De stad leeft toch? Er wordt fors geïnvesteerd.
Verbeke: “Het is niet dat Gent aan de afgrond staat. Maar die good governance is aan het wegebben. Gent was lange tijd een voorbeeldstad, tot een jaar of zeven à acht geleden. Die reputatie hield nog een tijdje stand, ook al was ze al voorbij het punt waar de stad ze nog verdiende. Maar nu is er een attitudeprobleem.”
Van Bossuyt: “Gent heeft veel te lang geteerd op de wet van de remmende voorsprong. Neem nu de technologiesector. Flanders Expo was een toonbeeld en Gent was dé technologiestad van Vlaanderen. Maar de grote technologiebeurzen, die vinden nu plaats in Antwerpen.”
Verbeke: “Het is erger dan dat. Er heerst nu een anti-attitude. Anti-auto, anti-industrie, anti-andere partij, anti-Vlaanderen … Maar met anti los je niks op. Je mag uiteraard beleid voeren, zoals bijvoorbeeld Groen doet. Daar valt wel iets voor te zeggen. Maar dan moeten er alternatieven zijn. En die zijn er doodgewoon niet.”
“Onze school is een enorme kweekvijver, mensen van over de hele wereld komen naar Gent.

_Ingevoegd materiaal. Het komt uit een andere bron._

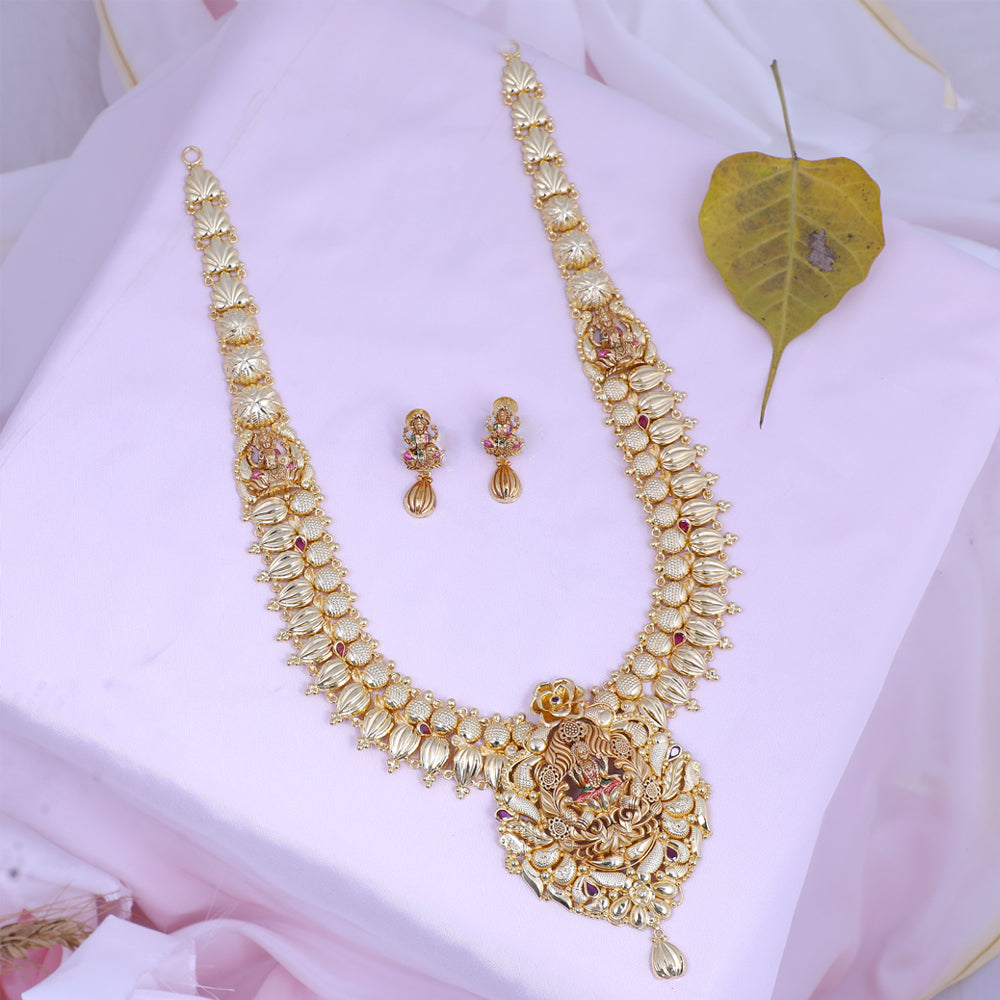Gold Plated Paper Casting Haram for Women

Onze alumni hebben al 20.000 bedrijven opgericht. Maar wij geven avondonderwijs, tot 23 uur, en dan is er gewoon geen openbaar vervoer meer. Wij móéten dus bereikbaar blijven met de auto.”
Dat is toch zo, er ligt een parking naast Vlerick?
Verbeke: “Ja, maar je moet er nog geraken en weer tot op de autosnelweg geraken. De boodschap die ik als voorzitter kreeg van de vorige burgemeester (Daniël Termont, red.), was: Och, dat schooltje.”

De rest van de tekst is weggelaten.